Dauntsey House and 365 a. were bought in 1913 by E. R. S. Richardson, (fn. 107) and sold in 1918 by G. S. Guiness to E. H. Brassey (d. 1946). The estate passed to Brassey's son Sir Hugh, who sold it in 1948 to Marigold Denison, countess of Londesborough. It was bought in 1952 by Peter Sturgis, who sold some of the land and bought other holdings in the parish. On his death in 1985 the estate passed to Mr. Julian Sturgis, who in 1987 held Dauntsey House and c. 300 a. in Dauntsey. (fn. 108)
Union farm, 160 a., was bought in 1913 by Ann Spooner. (fn. 109) After her death it was bought in 1919 by Wiltshire county council. (fn. 110) Great Middle Green farm, 179 a., was bought by W. J. Matthews in 1913. (fn. 111) It later belonged to E. F. Potter, (fn. 112) to John Downes, (fn. 113) and to G. F. Ashman who in 1931 sold it to the county council. The council also bought 88 a. of Crew's farm in 1914, and in 1986 it owned c. 370 a. in Dauntsey parish. (fn. 114)
A further c. 12 farms, the largest of which was c. 180 a., were sold in 1913–14: (fn. 115) since then they have generally descended separately although from 1942 to 1970 the London Brick Co. owned St. John's farm, Great Dairy farm, Scots Smith farm, and part of Good Monday's farm. (fn. 116) In the 1980s there were again c. 10 separately owned farms. (fn. 117)

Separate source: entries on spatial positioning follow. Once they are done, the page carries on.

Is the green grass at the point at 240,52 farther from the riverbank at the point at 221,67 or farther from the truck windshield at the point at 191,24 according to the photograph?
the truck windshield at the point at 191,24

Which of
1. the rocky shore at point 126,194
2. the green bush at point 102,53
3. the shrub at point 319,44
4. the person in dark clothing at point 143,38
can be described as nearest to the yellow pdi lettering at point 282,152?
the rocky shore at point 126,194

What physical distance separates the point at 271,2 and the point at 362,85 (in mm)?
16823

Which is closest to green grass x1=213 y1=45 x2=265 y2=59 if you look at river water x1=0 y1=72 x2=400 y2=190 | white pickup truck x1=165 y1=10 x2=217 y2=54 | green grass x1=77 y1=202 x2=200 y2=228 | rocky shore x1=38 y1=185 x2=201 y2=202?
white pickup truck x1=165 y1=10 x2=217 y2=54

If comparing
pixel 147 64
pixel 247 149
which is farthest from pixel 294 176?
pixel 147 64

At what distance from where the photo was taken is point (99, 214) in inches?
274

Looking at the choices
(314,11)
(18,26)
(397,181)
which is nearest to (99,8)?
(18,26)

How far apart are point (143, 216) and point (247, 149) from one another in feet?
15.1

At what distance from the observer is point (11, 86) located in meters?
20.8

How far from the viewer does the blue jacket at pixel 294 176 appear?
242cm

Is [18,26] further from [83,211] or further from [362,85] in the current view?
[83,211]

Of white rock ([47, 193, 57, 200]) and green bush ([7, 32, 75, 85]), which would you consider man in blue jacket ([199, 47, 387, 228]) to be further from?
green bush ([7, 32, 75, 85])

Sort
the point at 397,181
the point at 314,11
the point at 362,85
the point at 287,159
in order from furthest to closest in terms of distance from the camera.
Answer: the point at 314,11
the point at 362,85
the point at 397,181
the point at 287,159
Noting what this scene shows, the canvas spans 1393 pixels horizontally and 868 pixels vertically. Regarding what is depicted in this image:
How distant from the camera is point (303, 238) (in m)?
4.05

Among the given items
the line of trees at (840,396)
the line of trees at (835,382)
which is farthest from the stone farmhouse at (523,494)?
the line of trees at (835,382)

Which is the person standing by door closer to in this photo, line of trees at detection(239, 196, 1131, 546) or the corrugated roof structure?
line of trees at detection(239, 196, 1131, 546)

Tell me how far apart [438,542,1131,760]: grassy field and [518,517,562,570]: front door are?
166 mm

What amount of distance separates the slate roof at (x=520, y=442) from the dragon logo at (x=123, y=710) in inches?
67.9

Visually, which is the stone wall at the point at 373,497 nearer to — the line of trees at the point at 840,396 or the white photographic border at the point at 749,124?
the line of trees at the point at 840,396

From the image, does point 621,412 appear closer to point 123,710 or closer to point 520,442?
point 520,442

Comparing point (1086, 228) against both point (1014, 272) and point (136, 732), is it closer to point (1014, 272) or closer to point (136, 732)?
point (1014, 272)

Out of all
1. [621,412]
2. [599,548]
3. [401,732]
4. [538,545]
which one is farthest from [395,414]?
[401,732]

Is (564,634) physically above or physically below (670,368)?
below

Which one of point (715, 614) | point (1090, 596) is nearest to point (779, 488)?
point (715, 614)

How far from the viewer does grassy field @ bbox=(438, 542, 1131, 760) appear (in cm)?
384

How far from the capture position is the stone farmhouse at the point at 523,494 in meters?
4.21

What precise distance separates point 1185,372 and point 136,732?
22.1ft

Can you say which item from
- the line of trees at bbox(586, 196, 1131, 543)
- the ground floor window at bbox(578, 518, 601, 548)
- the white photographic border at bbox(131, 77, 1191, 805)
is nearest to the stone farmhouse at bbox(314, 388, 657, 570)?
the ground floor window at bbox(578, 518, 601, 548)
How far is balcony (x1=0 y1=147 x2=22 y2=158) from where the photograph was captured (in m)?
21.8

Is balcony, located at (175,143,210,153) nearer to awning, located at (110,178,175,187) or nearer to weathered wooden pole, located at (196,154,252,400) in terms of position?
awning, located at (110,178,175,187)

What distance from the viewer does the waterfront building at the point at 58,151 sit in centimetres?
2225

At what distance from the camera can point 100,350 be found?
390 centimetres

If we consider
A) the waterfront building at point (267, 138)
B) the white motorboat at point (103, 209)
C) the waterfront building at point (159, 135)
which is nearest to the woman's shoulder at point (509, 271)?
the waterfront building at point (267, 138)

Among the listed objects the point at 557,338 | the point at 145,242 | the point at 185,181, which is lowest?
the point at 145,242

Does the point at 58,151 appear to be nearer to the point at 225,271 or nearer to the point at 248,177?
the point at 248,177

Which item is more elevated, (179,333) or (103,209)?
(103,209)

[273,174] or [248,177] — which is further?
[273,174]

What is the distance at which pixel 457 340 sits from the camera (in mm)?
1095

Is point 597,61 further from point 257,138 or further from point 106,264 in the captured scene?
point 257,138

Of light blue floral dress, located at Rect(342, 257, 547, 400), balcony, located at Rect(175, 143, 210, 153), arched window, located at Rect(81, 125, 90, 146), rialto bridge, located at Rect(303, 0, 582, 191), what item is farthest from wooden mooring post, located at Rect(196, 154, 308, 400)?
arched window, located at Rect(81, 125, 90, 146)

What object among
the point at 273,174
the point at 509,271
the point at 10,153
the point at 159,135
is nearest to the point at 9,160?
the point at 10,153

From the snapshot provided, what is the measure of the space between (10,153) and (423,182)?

SMITHCOT was held by Sawin in 1066, by Humphrey Lisle in 1086. (fn. 118) Overlordship of Smithcot manor presumably passed to Humphrey's daughter Adelize, wife of Reynold de Dunstanville, (fn. 119) and became part of the Dunstanvilles' barony of Castle Combe; Giles de Badlesmere, Lord Badlesmere (d. 1338), held the overlordship as part of that barony, and at the partition of his estates after his death it was allotted to his sister Maud and her husband John de Vere, earl of Oxford. (fn. 120) John (d. 1360) was succeeded by his son Thomas, earl of Oxford, (fn. 121) who was overlord of Smithcot at his death in 1371. (fn. 122) In 1412 Millicent, wife of Sir John Fastolf, and heir of the portion of the Badlesmere estates which included Castle Combe barony, was said to be overlord, and Smithcot was still part of the barony in 1573. (fn. 123)
In 1086 Elbert held Smithcot of Humphrey Lisle. (fn. 124) In 1242–3 the manor was held by Roger Dauntsey. (fn. 125) Thereafter it passed with Dauntsey manor to Anne (d. 1539), relict of Sir John Danvers; in 1536 she conveyed the reversion of Smithcot manor to her son William Danvers, on condition that her grandson Silvester Danvers might acquire it by exchange when he came of age in 1540. (fn. 126) Silvester held the manor at his death in 1551 (fn. 127) and thereafter it again passed with Dauntsey manor. Great Smithcot farm, 195 a. in 1913, (fn. 128) belonged in 1927 to G. A. Potter (fn. 129) (d. 1941). He was succeeded by his son Mr. R. J. Potter, who with his sons Mr. M. J. Potter and Mr. J. R. Potter owned the farm in 1986. (fn. 130) Little Smithcot farm, 183 a. in 1913, (fn. 131) belonged to W. J. Rose in 1924 (fn. 132) and to Mr. Derek Rose in 1986. (fn. 133)
IDOVER was held in 1166 and 1242–3 of the honor of Wallingford (Berks., later Oxon.). In 1242–3 Miles Niernut was mesne lord. Miles Dauntsey, lord of Dauntsey manor, held Idover in 1166; (fn. 134) thereafter its lands passed with that manor. Idover was mentioned as a separate estate in the early 14th century, (fn. 135) but was afterwards absorbed by Dauntsey manor.
A rent of 3s. from Dauntsey was given to Amesbury priory in a charter confirmed in 1179. (fn. 136) No later reference to the rent has been found.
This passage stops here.